𝟯. 𝗜𝗻𝗳𝗿𝗮𝘀𝘁𝗿𝘂𝗰𝘁𝘂𝗿𝗲 𝗮𝘀 𝗮 𝘀𝘁𝗿𝗮𝘁𝗲𝗴𝗶𝗰 𝗽𝗹𝗮𝘆
Edge computing, serverless platforms, and blockchain are removing old bottlenecks. Banks no longer need to build everything themselves - they can plug into modular services and orchestrate ecosystems. That opens the door to faster launches, more partnerships, and entirely new business models.
Implications: Agility becomes a competitive edge. Legacy stacks risk becoming liabilities, no matter the brand strength.
𝟰. 𝗧𝗵𝗲 𝗨𝗫 𝘀𝗵𝗶𝗳𝘁
With the rise of conversational AI, augmented reality, and natural language interfaces, users won’t just tap and scroll. They'll talk, ask, simulate, and explore. These experiences will reshape how people make financial decisions and who they trust to guide them.
Implications: UX becomes a trust driver. How people experience your services will define whether they stick around.
𝟱. 𝗣𝗿𝗼𝗴𝗿𝗮𝗺𝗺𝗮𝗯𝗹𝗲 𝗺𝗼𝗻𝗲𝘆
Attention is shifting from speculative crypto to practical digital money - stablecoins, tokenized deposits, and programmable rails that regulators are beginning to legitimize. They won’t replace traditional finance, but they will build faster, more flexible rails alongside it.
Implications: Banks and central banks must engage with new rails - or risk losing influence over them entirely.
𝟲. 𝗣𝗿𝗲𝗽𝗮𝗿𝗶𝗻𝗴 𝗳𝗼𝗿 𝗾𝘂𝗮𝗻𝘁𝘂𝗺
Quantum computing is a long-term development, but its security risks are already relevant. As the pace of advancement accelerates, safeguarding critical systems today is a necessary investment in future resilience.
Implications: Security strategies will start to shift from defence to preparation.
Opinions: Panagiotis Kriaris, Graphic source: KPMG
4) Anatomy of AI Agents
AI agents aren’t just the next big thing - they are rewriting the rules of how we think, decide, and execute. Here's how they work.
𝟭.𝗧𝗵𝗲 𝘄𝗼𝗿𝗸𝗳𝗹𝗼𝘄
AI agents operate like autonomous workers. A typical flow includes:
A. Input from the environment: APIs, real-world sensors, or direct human prompts feed raw data into the system.
B. Memory systems: Agents store and recall relevant context — just like a good colleague remembers past meetings or policies.
C. Reasoning engine: They don’t just process — they “think,” applying logic and learned knowledge to make decisions.
D. Orchestration: This is the control room, coordinating multiple steps, tools, or even other agents to complete a task.
E. Guardrails: Built-in rules and policies ensure safe, compliant actions, especially in regulated environments.
F. Agent-to-agent communication: Using emerging protocols agents now talk to one another to complete workflows collaboratively.

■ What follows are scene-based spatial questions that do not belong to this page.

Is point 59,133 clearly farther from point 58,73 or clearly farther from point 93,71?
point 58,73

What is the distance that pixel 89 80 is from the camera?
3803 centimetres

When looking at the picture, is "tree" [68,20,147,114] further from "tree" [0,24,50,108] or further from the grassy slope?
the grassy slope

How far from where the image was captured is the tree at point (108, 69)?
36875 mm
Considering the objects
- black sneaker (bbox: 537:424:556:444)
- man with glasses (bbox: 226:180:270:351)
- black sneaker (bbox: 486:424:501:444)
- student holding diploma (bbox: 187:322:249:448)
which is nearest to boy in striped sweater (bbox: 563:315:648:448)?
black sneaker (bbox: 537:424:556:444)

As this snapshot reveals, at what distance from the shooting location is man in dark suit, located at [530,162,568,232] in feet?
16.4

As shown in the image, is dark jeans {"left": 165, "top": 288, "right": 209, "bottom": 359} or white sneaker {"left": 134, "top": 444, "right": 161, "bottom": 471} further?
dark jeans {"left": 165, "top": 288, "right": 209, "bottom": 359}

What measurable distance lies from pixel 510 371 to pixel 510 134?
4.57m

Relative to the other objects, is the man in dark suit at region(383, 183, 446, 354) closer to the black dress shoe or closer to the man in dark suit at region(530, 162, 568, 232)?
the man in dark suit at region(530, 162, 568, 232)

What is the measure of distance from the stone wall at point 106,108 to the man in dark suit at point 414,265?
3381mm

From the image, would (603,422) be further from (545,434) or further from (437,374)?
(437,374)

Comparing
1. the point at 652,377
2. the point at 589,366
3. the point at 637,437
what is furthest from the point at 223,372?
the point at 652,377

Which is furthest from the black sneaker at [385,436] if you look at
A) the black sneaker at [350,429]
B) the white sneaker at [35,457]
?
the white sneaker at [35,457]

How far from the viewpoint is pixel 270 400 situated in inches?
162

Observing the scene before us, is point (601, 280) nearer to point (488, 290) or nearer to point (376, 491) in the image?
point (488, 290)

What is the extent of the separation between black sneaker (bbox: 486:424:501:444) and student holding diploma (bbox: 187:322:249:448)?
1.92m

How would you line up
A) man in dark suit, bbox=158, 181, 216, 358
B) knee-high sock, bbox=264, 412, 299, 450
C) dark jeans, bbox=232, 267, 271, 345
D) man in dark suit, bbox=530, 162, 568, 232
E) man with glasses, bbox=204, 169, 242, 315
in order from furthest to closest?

𝟮. 𝗘𝘅𝗮𝗺𝗽𝗹𝗲: 𝗦𝗠𝗘 𝗹𝗼𝗮𝗻 𝗮𝗽𝗽𝗿𝗼𝘃𝗮𝗹
Imagine an AI agent working inside a bank’s SME lending unit:
A. A small business applies for a loan. The agent pulls in data from application forms, bank account activity, credit bureaus, and open banking APIs.
B. The agent recalls similar past cases, prior risk models, and policy exceptions. It understands the client’s history with the bank.
C. It evaluates the applicant’s risk profile, compares loan terms, simulates repayment scenarios, and identifies anomalies (e.g., sudden revenue spikes). It flags one item as borderline and prepares justifications.
D. The agent coordinates with other agents specialized in document verification, compliance, credit pricing. Together, they generate a complete credit memo.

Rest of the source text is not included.